Matt Dillon has defended critics of Lars von Trier having starred in the controversial director’s newest film The House That Jack Built.
Trier, who has made a name for himself with his now iconic shock factor work, is preparing for the mainstream release of his two-and-a-half hour film depicting 12 years in the life of a “highly intelligent” serial killer played by Oscar nominee Dillon.
Set in the 1970s and 1980s Washington, Von Trier has described the film as celebrating “the idea that life is evil and soulless” but has been described as ‘murder porn’ by some critics. Some went as far as saying that the Danish writer-director had “gone too far” with his latest effort.
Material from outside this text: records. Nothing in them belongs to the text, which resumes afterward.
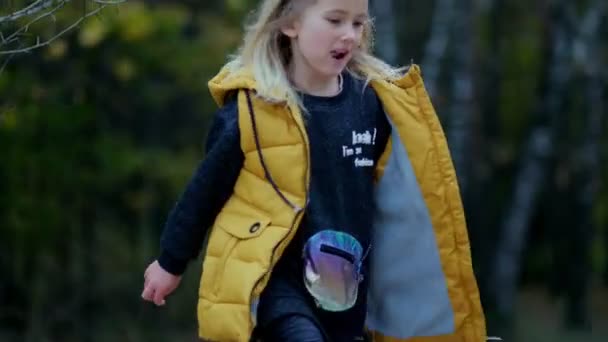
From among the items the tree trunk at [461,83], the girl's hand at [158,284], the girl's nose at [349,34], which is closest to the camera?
the girl's nose at [349,34]

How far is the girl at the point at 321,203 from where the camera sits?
4441 mm

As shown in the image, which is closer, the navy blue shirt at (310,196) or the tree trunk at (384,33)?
the navy blue shirt at (310,196)

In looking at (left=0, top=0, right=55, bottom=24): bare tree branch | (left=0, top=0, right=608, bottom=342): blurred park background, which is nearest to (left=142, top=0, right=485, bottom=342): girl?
(left=0, top=0, right=55, bottom=24): bare tree branch

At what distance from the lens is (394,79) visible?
474cm

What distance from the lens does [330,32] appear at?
450 cm

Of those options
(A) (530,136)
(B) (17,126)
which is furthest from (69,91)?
A: (A) (530,136)

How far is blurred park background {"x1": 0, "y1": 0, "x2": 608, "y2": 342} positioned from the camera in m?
10.3

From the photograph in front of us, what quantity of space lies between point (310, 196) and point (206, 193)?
31cm

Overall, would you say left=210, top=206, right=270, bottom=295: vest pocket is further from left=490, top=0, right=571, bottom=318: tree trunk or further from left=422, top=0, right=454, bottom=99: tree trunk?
left=490, top=0, right=571, bottom=318: tree trunk

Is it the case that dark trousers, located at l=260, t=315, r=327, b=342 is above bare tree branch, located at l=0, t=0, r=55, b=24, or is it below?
below

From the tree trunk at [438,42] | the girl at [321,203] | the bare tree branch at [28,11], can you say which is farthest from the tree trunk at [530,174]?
the bare tree branch at [28,11]

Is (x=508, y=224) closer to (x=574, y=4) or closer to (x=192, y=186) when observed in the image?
(x=574, y=4)

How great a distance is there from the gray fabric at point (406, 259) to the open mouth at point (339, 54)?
316 millimetres

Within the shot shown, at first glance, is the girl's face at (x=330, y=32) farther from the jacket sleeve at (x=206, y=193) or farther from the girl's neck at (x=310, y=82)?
the jacket sleeve at (x=206, y=193)
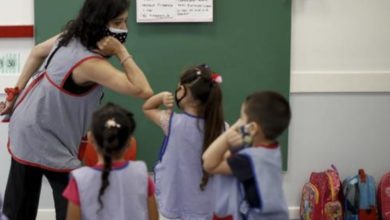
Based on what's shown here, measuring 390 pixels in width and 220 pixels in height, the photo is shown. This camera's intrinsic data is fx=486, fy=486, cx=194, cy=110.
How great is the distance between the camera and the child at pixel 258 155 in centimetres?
154

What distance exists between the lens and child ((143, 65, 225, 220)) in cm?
196

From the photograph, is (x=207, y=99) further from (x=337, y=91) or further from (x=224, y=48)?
(x=337, y=91)

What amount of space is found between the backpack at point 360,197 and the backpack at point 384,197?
0.23 ft

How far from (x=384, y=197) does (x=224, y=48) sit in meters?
1.40

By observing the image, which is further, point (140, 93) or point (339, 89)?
point (339, 89)

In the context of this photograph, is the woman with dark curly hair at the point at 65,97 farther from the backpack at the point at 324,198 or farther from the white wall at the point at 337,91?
the backpack at the point at 324,198

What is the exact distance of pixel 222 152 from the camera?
1.65m

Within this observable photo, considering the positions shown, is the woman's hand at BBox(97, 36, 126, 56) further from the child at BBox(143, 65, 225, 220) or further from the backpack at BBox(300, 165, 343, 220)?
the backpack at BBox(300, 165, 343, 220)

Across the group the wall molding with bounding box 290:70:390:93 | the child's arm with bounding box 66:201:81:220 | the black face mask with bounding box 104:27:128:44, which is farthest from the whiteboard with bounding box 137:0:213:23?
the child's arm with bounding box 66:201:81:220

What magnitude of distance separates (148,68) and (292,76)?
92 centimetres

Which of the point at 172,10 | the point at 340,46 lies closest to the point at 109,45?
the point at 172,10

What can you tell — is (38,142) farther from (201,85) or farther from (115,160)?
(201,85)

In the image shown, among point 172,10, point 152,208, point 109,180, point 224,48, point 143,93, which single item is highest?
point 172,10

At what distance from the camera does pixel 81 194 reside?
1.57m
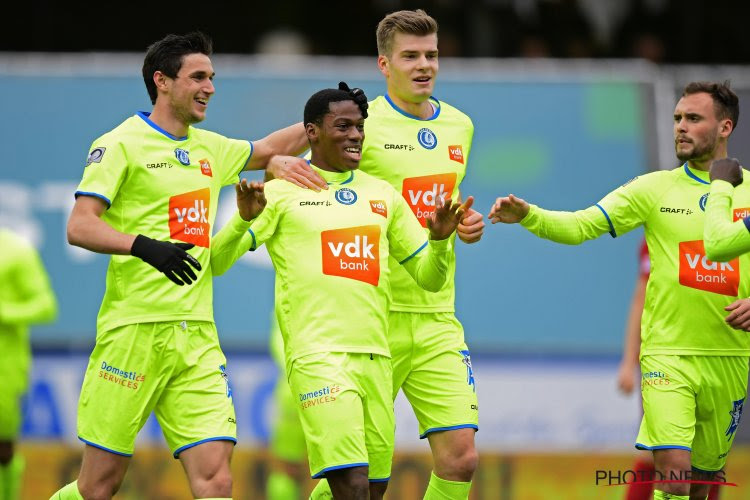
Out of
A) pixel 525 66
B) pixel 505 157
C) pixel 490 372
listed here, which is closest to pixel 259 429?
pixel 490 372

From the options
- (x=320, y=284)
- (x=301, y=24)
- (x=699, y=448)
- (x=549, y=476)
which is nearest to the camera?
(x=320, y=284)

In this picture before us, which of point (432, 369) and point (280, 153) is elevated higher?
point (280, 153)

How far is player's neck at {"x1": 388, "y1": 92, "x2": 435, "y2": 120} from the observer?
9273 mm

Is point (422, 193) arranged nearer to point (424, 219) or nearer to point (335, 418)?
point (424, 219)

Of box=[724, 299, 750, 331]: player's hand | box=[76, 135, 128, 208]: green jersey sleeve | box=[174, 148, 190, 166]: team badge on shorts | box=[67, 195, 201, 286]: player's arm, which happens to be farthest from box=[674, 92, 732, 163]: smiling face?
box=[76, 135, 128, 208]: green jersey sleeve

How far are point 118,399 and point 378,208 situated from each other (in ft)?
5.87

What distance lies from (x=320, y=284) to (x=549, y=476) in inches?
219

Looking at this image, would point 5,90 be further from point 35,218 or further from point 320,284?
point 320,284

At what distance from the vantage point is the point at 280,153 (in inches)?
364

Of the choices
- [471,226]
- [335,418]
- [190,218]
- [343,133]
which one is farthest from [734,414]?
[190,218]

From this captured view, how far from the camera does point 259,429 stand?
529 inches

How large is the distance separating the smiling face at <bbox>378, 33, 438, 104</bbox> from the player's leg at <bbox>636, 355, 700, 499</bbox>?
Answer: 210cm

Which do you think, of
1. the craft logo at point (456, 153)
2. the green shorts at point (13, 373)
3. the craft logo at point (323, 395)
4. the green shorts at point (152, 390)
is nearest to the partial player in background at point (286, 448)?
the green shorts at point (13, 373)

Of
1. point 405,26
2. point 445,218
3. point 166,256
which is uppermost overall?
point 405,26
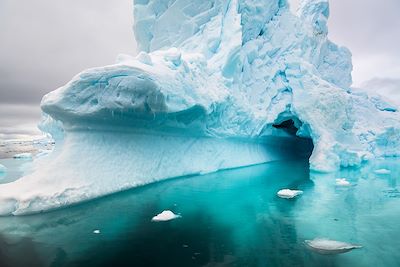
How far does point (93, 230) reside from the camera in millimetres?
5910

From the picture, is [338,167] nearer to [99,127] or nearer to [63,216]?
[99,127]

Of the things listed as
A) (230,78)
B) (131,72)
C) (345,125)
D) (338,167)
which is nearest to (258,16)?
(230,78)

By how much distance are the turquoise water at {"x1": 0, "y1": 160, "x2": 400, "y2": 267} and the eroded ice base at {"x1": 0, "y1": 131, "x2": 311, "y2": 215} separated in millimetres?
430

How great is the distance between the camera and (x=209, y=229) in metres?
5.96

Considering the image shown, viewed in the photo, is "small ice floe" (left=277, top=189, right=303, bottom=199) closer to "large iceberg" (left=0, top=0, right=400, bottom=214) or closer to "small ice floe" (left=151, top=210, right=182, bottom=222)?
"small ice floe" (left=151, top=210, right=182, bottom=222)

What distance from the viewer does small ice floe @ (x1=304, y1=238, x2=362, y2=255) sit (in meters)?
4.79

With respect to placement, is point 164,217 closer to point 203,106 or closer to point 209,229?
point 209,229

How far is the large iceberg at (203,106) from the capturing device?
8938 millimetres

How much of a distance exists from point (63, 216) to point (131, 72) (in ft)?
13.7

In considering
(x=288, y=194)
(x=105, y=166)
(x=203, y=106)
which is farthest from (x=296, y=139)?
(x=105, y=166)

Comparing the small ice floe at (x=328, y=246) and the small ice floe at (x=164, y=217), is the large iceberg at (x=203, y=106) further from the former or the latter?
the small ice floe at (x=328, y=246)

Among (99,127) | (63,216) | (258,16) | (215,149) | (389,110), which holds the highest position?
(258,16)

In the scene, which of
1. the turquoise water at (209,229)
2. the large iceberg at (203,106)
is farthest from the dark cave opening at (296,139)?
the turquoise water at (209,229)

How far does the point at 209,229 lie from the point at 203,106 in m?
6.57
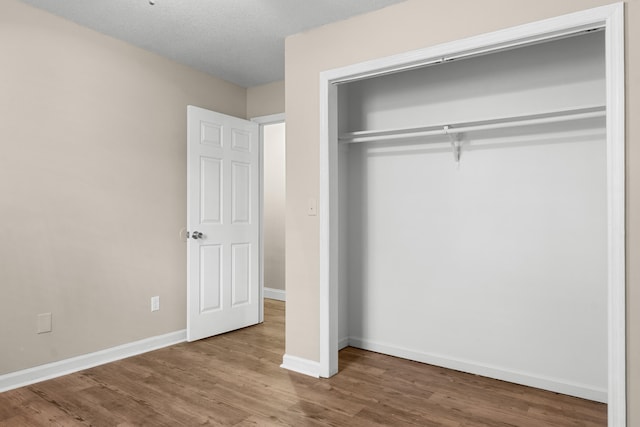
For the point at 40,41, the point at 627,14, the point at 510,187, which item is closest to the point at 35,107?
the point at 40,41

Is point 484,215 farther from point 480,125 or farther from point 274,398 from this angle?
point 274,398

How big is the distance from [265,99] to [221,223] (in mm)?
1429

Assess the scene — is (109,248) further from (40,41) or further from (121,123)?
(40,41)

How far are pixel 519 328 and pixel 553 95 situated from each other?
161cm

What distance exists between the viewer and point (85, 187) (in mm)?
3160

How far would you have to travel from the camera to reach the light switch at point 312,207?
10.1 feet

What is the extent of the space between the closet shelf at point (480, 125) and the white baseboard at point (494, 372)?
1698 millimetres

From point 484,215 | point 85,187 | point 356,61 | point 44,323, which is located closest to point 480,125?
point 484,215

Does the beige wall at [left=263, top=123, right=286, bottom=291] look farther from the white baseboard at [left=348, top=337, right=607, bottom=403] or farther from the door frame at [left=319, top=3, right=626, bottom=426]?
the door frame at [left=319, top=3, right=626, bottom=426]

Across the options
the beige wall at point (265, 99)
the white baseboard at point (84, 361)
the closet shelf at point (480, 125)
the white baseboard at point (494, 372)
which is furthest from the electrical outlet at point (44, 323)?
the beige wall at point (265, 99)

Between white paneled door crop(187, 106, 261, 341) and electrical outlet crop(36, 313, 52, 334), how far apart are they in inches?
43.5

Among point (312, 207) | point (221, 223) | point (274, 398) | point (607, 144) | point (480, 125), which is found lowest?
point (274, 398)

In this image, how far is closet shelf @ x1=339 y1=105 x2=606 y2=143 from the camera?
250 centimetres

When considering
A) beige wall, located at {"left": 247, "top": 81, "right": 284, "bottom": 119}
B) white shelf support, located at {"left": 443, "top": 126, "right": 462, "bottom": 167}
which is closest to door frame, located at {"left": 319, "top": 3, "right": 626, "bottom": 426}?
white shelf support, located at {"left": 443, "top": 126, "right": 462, "bottom": 167}
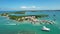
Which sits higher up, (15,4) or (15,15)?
(15,4)

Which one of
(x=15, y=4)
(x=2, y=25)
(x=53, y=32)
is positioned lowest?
(x=53, y=32)

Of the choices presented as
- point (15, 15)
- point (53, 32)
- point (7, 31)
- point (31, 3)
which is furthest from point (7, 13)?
point (53, 32)

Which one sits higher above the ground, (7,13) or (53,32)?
(7,13)

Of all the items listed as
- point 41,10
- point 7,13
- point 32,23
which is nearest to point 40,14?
point 41,10

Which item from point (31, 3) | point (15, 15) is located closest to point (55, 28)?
point (31, 3)

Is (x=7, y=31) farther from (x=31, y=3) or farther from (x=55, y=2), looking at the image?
(x=55, y=2)

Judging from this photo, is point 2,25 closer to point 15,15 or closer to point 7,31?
point 7,31

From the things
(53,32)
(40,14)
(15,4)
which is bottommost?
(53,32)

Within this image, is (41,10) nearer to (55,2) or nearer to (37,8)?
(37,8)
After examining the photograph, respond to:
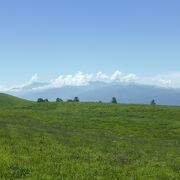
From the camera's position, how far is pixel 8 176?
1909cm

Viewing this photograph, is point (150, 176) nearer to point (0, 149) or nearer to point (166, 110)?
point (0, 149)

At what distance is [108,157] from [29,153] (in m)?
5.35

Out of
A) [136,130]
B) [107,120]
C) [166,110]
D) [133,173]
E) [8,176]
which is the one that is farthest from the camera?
[166,110]

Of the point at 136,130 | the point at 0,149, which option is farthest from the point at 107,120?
the point at 0,149

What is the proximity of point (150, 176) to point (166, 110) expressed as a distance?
263 feet

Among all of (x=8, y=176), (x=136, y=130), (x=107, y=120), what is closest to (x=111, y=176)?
(x=8, y=176)

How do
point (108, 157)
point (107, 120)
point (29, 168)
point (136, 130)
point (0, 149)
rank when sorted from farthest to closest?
point (107, 120) < point (136, 130) < point (108, 157) < point (0, 149) < point (29, 168)

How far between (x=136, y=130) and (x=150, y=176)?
4755 cm

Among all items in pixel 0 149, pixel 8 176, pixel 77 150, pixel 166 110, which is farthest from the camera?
pixel 166 110

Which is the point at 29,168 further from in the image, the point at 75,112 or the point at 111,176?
the point at 75,112

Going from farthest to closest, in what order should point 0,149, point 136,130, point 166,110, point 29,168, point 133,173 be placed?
point 166,110 < point 136,130 < point 0,149 < point 133,173 < point 29,168

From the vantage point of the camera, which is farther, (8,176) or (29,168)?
(29,168)

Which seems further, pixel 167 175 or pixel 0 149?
pixel 0 149

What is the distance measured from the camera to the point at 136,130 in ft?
230
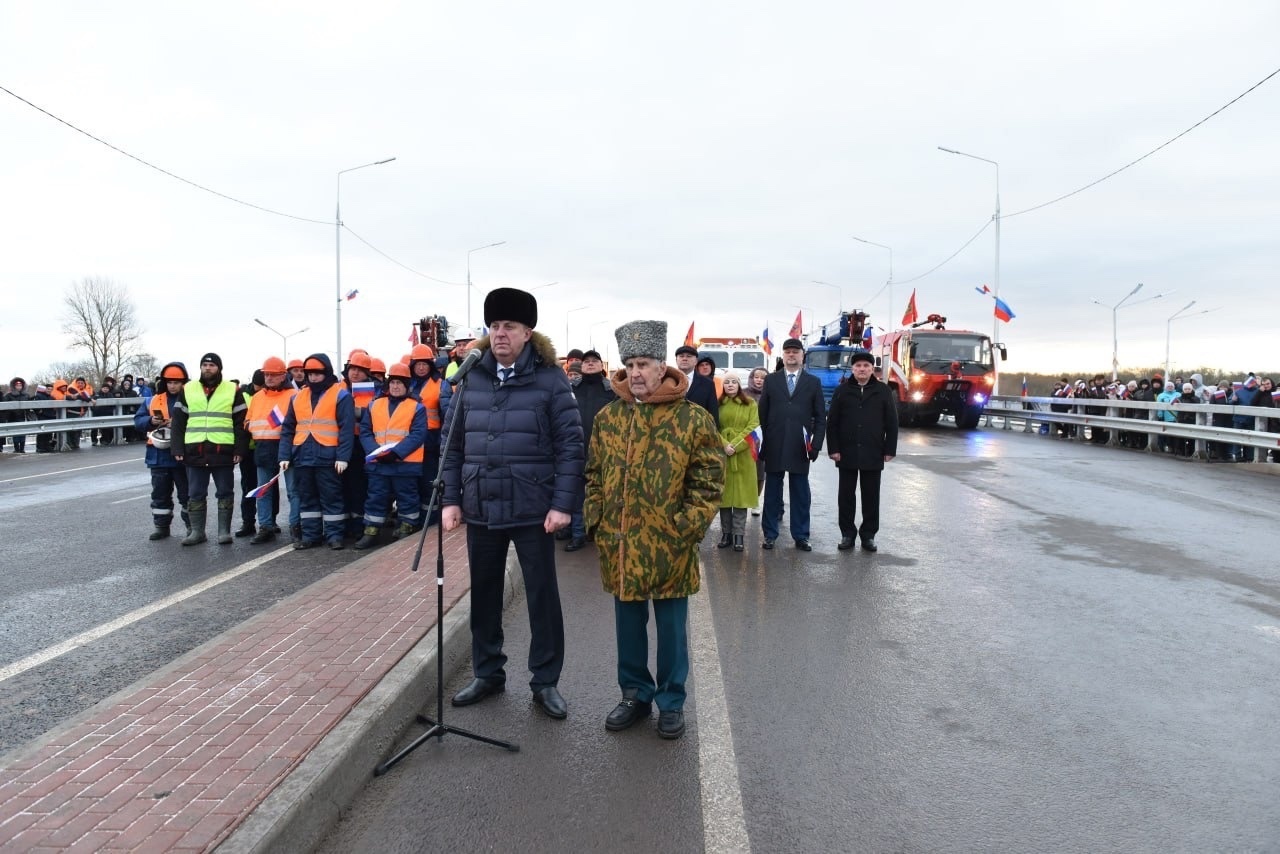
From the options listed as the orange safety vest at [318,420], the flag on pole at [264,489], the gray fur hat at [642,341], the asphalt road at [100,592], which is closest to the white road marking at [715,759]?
the gray fur hat at [642,341]

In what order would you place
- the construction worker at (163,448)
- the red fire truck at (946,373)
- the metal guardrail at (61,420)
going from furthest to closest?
the red fire truck at (946,373) → the metal guardrail at (61,420) → the construction worker at (163,448)

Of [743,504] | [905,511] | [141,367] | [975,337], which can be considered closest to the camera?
[743,504]

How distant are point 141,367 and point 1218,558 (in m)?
82.0

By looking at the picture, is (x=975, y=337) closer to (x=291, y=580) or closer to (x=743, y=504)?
(x=743, y=504)

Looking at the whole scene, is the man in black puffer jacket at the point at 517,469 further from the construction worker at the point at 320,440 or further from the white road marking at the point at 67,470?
the white road marking at the point at 67,470

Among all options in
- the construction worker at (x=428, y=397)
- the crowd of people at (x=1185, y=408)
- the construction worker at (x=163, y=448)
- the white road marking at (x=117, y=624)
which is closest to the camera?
the white road marking at (x=117, y=624)

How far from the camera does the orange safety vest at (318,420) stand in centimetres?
826

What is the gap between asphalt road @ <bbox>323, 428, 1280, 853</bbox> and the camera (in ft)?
10.6

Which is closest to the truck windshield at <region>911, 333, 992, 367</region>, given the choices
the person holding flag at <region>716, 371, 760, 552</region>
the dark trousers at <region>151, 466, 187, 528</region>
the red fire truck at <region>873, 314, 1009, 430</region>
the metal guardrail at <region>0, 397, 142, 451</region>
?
the red fire truck at <region>873, 314, 1009, 430</region>

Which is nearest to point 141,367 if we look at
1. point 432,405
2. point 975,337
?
point 975,337

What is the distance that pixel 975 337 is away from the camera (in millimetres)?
26422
Entertainment reporter Roger Friedman called the film a “vile movie” that “should not have been made.” Viewers who stormed out of the Cannes Film Festival reportedly said “he mutilates children… and we are all there in formal dress expected to watch it?” upon exiting the screening.
Despite the criticism, Dillon has embraced the film and come to the defence of Trier: “I like that Lars embraces the controversy of it all,” Dillon said in a new interview with Indiewire. “He loves to be polarizing — that’s just part of his uncompromising nature,” he added.
“He’s not an evil person. This film is not an evil act. This is an exploration and a meditation of evil. It’s a work of art. I’ve taken some flak for saying this, but I think it’s okay for the audience to be disturbed by it! Yeah, it’s entertainment…”
“I’m very against censorship,” Dillon continued. “Lars is practicing that. He’s courageous. He’s not courageous in every aspect of his life, but as a filmmaker he’s got a lot of guts. What’s so great about Lars is that he gives you permission to do whatever you want.”
“If people get upset, he just says ‘blame me.’ That’s why actors are treated so well in his films, and people like working with him.”